70812242_537826866985689_2297347585585657558_nL’Affaire Dreyfus est l’un de ces mythes sur lesquels s’est construite la République française. Il était donc délicat d’y toucher. Il fallait trouver un biais, à la fois pour construire une fiction vraie, rendre compte du mythe, et, parce qu’on est dans un genre — le film historique — soumis comme le roman du même nom à un principe de double historicité, savoir à quelle modernité parle cette histoire de la fin du XIXe siècle.
La solution de facilité, c’était de tout centrer sur Zola — après tout, « J’accuse », c’est lui, même si c’est Clemenceau qui a trouvé le titre. Mais alors on faisait un documentaire… En prenant Georges Picquart, militaire fidèle, antisémite assumé, comme héros de l’Affaire, Polanski a renversé la perspective.

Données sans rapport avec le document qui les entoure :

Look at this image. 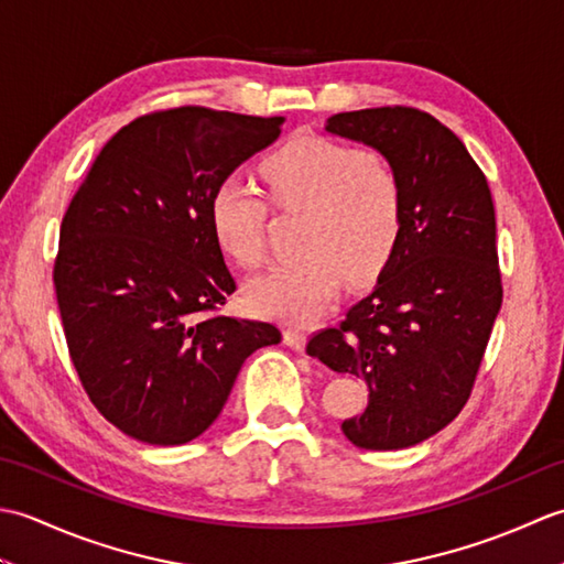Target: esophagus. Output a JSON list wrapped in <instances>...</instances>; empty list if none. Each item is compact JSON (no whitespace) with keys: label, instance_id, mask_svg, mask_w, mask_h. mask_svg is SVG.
I'll list each match as a JSON object with an SVG mask.
<instances>
[{"label":"esophagus","instance_id":"34e87169","mask_svg":"<svg viewBox=\"0 0 564 564\" xmlns=\"http://www.w3.org/2000/svg\"><path fill=\"white\" fill-rule=\"evenodd\" d=\"M305 339H307V334L303 329H297V327L283 329V341L289 344L291 349H295V351H303L305 349Z\"/></svg>","mask_w":564,"mask_h":564}]
</instances>
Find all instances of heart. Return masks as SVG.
Here are the masks:
<instances>
[{"instance_id": "b5f03b06", "label": "heart", "mask_w": 564, "mask_h": 564, "mask_svg": "<svg viewBox=\"0 0 564 564\" xmlns=\"http://www.w3.org/2000/svg\"><path fill=\"white\" fill-rule=\"evenodd\" d=\"M275 208L305 213V257L251 279L247 303L257 315L305 325L337 297L344 275L361 285L394 257L404 223L400 176L386 162L329 138H301L261 164ZM210 230L242 269L267 254V203L242 178L227 176L208 203Z\"/></svg>"}]
</instances>
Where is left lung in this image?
Wrapping results in <instances>:
<instances>
[{
  "label": "left lung",
  "instance_id": "obj_1",
  "mask_svg": "<svg viewBox=\"0 0 564 564\" xmlns=\"http://www.w3.org/2000/svg\"><path fill=\"white\" fill-rule=\"evenodd\" d=\"M327 130L390 162L404 223L376 291L313 334L307 354L368 386L366 410L341 422L354 446L410 448L465 406L501 307L492 194L458 135L426 111L337 113Z\"/></svg>",
  "mask_w": 564,
  "mask_h": 564
}]
</instances>
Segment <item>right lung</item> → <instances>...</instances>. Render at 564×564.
I'll use <instances>...</instances> for the list:
<instances>
[{"mask_svg":"<svg viewBox=\"0 0 564 564\" xmlns=\"http://www.w3.org/2000/svg\"><path fill=\"white\" fill-rule=\"evenodd\" d=\"M281 123L206 106L145 113L106 142L69 203L53 267L67 349L128 436L194 441L247 356L281 341L269 322L218 313L237 285L208 220L215 186Z\"/></svg>","mask_w":564,"mask_h":564,"instance_id":"obj_1","label":"right lung"}]
</instances>
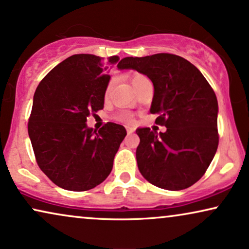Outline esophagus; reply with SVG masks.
<instances>
[{
	"instance_id": "34e87169",
	"label": "esophagus",
	"mask_w": 249,
	"mask_h": 249,
	"mask_svg": "<svg viewBox=\"0 0 249 249\" xmlns=\"http://www.w3.org/2000/svg\"><path fill=\"white\" fill-rule=\"evenodd\" d=\"M126 131H127L128 134H131V133H133V132H134V128L130 127V126H126Z\"/></svg>"
}]
</instances>
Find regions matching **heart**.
I'll return each instance as SVG.
<instances>
[{
	"mask_svg": "<svg viewBox=\"0 0 249 249\" xmlns=\"http://www.w3.org/2000/svg\"><path fill=\"white\" fill-rule=\"evenodd\" d=\"M130 79H131V83H132V85H133L134 89H137L138 86L140 85V84H142V83H143V82L149 81L147 76L143 75V74H141V72H138V71L132 72V74L130 75ZM109 90H110V85H108L107 89H106V92H105V97L106 98L108 97ZM115 119L117 122L127 123V124H130V123H133L134 117H133V115H132L130 111H121V112H118V114L115 116Z\"/></svg>",
	"mask_w": 249,
	"mask_h": 249,
	"instance_id": "1",
	"label": "heart"
}]
</instances>
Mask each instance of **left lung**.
Listing matches in <instances>:
<instances>
[{"mask_svg":"<svg viewBox=\"0 0 249 249\" xmlns=\"http://www.w3.org/2000/svg\"><path fill=\"white\" fill-rule=\"evenodd\" d=\"M119 69L147 75L155 88L150 111L161 133L138 128L140 173L156 187L183 190L205 174L218 145L217 99L196 66L171 53L127 57Z\"/></svg>","mask_w":249,"mask_h":249,"instance_id":"left-lung-1","label":"left lung"}]
</instances>
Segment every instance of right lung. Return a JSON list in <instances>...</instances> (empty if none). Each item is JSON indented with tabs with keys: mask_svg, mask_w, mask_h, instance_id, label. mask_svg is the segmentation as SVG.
Listing matches in <instances>:
<instances>
[{
	"mask_svg": "<svg viewBox=\"0 0 249 249\" xmlns=\"http://www.w3.org/2000/svg\"><path fill=\"white\" fill-rule=\"evenodd\" d=\"M118 57L109 59V65ZM105 59L74 54L39 82L28 119L37 165L58 187L86 191L104 182L126 135L122 125L89 128L88 117L104 109L110 76Z\"/></svg>",
	"mask_w": 249,
	"mask_h": 249,
	"instance_id": "add662e5",
	"label": "right lung"
}]
</instances>
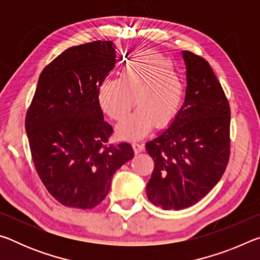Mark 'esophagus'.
Listing matches in <instances>:
<instances>
[{
	"label": "esophagus",
	"instance_id": "esophagus-1",
	"mask_svg": "<svg viewBox=\"0 0 260 260\" xmlns=\"http://www.w3.org/2000/svg\"><path fill=\"white\" fill-rule=\"evenodd\" d=\"M144 149V144L141 142H133V150L135 153H140L142 152V150Z\"/></svg>",
	"mask_w": 260,
	"mask_h": 260
}]
</instances>
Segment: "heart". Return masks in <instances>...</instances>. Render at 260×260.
<instances>
[{
    "label": "heart",
    "instance_id": "b5f03b06",
    "mask_svg": "<svg viewBox=\"0 0 260 260\" xmlns=\"http://www.w3.org/2000/svg\"><path fill=\"white\" fill-rule=\"evenodd\" d=\"M138 109L128 116L134 98ZM99 103L113 120H120L117 134L125 139L146 135L155 122L157 127L170 124L181 107L183 83L169 59L156 51H144L127 61L120 80L108 79L98 90Z\"/></svg>",
    "mask_w": 260,
    "mask_h": 260
}]
</instances>
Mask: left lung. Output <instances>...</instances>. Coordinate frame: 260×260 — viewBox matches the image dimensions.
Returning a JSON list of instances; mask_svg holds the SVG:
<instances>
[{
    "mask_svg": "<svg viewBox=\"0 0 260 260\" xmlns=\"http://www.w3.org/2000/svg\"><path fill=\"white\" fill-rule=\"evenodd\" d=\"M186 98L171 125L146 143L155 161L147 196L162 210L200 202L221 179L231 153V109L208 60L183 50Z\"/></svg>",
    "mask_w": 260,
    "mask_h": 260,
    "instance_id": "1",
    "label": "left lung"
}]
</instances>
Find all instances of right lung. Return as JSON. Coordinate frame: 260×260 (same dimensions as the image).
<instances>
[{
	"instance_id": "right-lung-1",
	"label": "right lung",
	"mask_w": 260,
	"mask_h": 260,
	"mask_svg": "<svg viewBox=\"0 0 260 260\" xmlns=\"http://www.w3.org/2000/svg\"><path fill=\"white\" fill-rule=\"evenodd\" d=\"M111 41L71 47L43 69L25 128L35 170L54 199L68 208L93 209L112 175L134 157L127 142L107 144L98 90L116 64Z\"/></svg>"
}]
</instances>
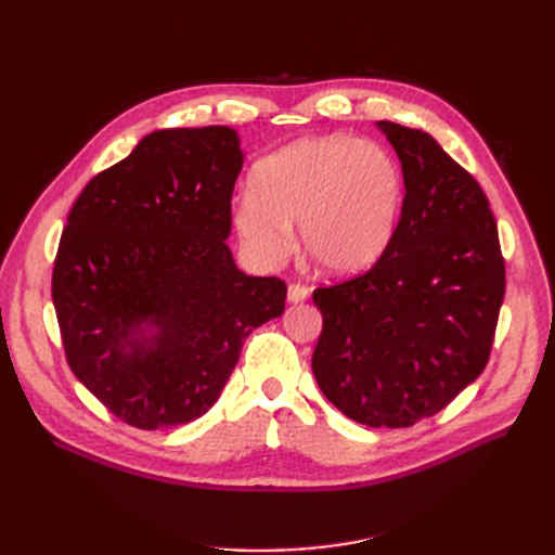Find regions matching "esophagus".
I'll return each instance as SVG.
<instances>
[{"mask_svg":"<svg viewBox=\"0 0 555 555\" xmlns=\"http://www.w3.org/2000/svg\"><path fill=\"white\" fill-rule=\"evenodd\" d=\"M308 296H310V289L306 287V284H300V282L289 284V292H287L289 304H304Z\"/></svg>","mask_w":555,"mask_h":555,"instance_id":"obj_1","label":"esophagus"}]
</instances>
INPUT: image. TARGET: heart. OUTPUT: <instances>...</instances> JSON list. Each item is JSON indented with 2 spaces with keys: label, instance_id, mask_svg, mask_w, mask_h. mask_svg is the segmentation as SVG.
<instances>
[{
  "label": "heart",
  "instance_id": "b5f03b06",
  "mask_svg": "<svg viewBox=\"0 0 555 555\" xmlns=\"http://www.w3.org/2000/svg\"><path fill=\"white\" fill-rule=\"evenodd\" d=\"M251 192L233 201L231 220L245 249L273 266L289 255L298 224L300 249L333 278L375 266L398 227L402 173L375 143L328 133L298 139L257 164Z\"/></svg>",
  "mask_w": 555,
  "mask_h": 555
}]
</instances>
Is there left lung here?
I'll return each instance as SVG.
<instances>
[{"mask_svg":"<svg viewBox=\"0 0 555 555\" xmlns=\"http://www.w3.org/2000/svg\"><path fill=\"white\" fill-rule=\"evenodd\" d=\"M377 127L402 166L400 220L371 271L314 289L324 328L312 373L345 416L408 428L444 410L489 363L505 259L479 182L430 133Z\"/></svg>","mask_w":555,"mask_h":555,"instance_id":"8db88e82","label":"left lung"}]
</instances>
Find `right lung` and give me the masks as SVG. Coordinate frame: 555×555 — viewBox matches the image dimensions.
Returning <instances> with one entry per match:
<instances>
[{
	"label": "right lung",
	"instance_id": "right-lung-1",
	"mask_svg": "<svg viewBox=\"0 0 555 555\" xmlns=\"http://www.w3.org/2000/svg\"><path fill=\"white\" fill-rule=\"evenodd\" d=\"M241 169L229 127L159 129L66 217L53 268L66 363L133 428L206 414L247 335L284 312L287 284L245 275L227 245Z\"/></svg>",
	"mask_w": 555,
	"mask_h": 555
}]
</instances>
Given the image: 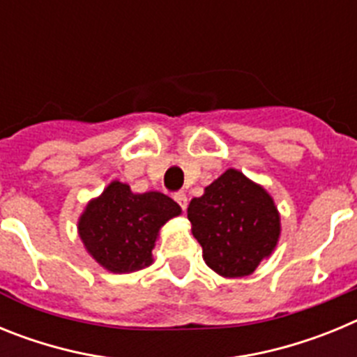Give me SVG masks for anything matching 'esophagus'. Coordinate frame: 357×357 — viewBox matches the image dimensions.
Segmentation results:
<instances>
[{
  "label": "esophagus",
  "instance_id": "1",
  "mask_svg": "<svg viewBox=\"0 0 357 357\" xmlns=\"http://www.w3.org/2000/svg\"><path fill=\"white\" fill-rule=\"evenodd\" d=\"M175 200H176V204L182 207V211L188 209V197H185V193H176Z\"/></svg>",
  "mask_w": 357,
  "mask_h": 357
}]
</instances>
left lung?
Returning <instances> with one entry per match:
<instances>
[{
	"mask_svg": "<svg viewBox=\"0 0 357 357\" xmlns=\"http://www.w3.org/2000/svg\"><path fill=\"white\" fill-rule=\"evenodd\" d=\"M188 218L206 264L225 279L252 275L280 238L272 195L234 168L189 202Z\"/></svg>",
	"mask_w": 357,
	"mask_h": 357,
	"instance_id": "1",
	"label": "left lung"
}]
</instances>
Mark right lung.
Listing matches in <instances>:
<instances>
[{
  "mask_svg": "<svg viewBox=\"0 0 357 357\" xmlns=\"http://www.w3.org/2000/svg\"><path fill=\"white\" fill-rule=\"evenodd\" d=\"M181 213V206L159 191L134 193L125 182L112 181L87 202L78 218V236L100 266L132 273L153 263L160 229Z\"/></svg>",
  "mask_w": 357,
  "mask_h": 357,
  "instance_id": "obj_1",
  "label": "right lung"
}]
</instances>
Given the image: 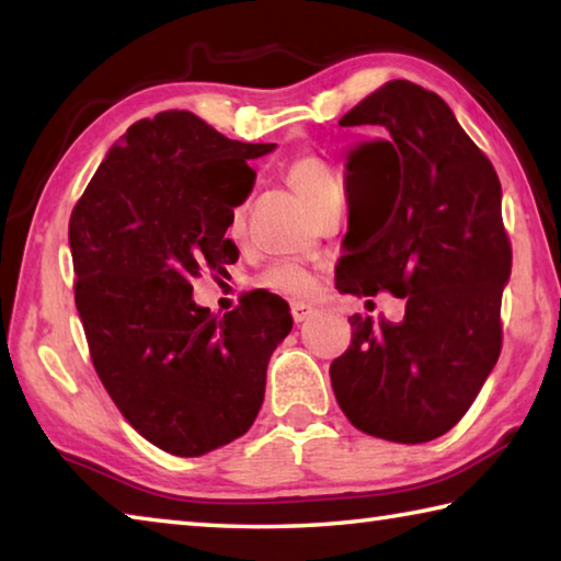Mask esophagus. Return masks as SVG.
Segmentation results:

Pour cela, il fallait s’appuyer non sur une documentation rigide et étouffante, mais sur une œuvre de fiction : le roman D. (titre originel : An Officer and a Spy) écrit par Robert Harris (l’auteur d’Imperium, un excellent roman historique sur le dernier siècle de la République romaine). Et ne pas hésiter à inventer des scènes, pourvu qu’elles soient significatives — Dumas n’a pas fait autre chose avec l’histoire de la Fronde dans Vingt ans après. Ainsi, Picquart rencontre Zola, Clemenceau, et toute la clique des « intellectuels » (le mot a été forgé à cette occasion par les anti-dreyfusards), alors qu’il ne l’a jamais vu qu’à son procès. Et alors ? Des historiens scrupuleux, appointés par la presse bien-pensante (Libé surtout, qui n’en finit plus de s’acheter des indulgences auprès du lectorat féminin, LGBT et islamique) ont reproché ces quelques inexactitudes au metteur en scène. Qu’ils aillent se faire cuire un œuf : J’accuse conviendra fort bien aux collégiens, c’est enlevé, passionnant comme un film de prétoire sans en avoir les lourdeurs américaines, et excellemment joué.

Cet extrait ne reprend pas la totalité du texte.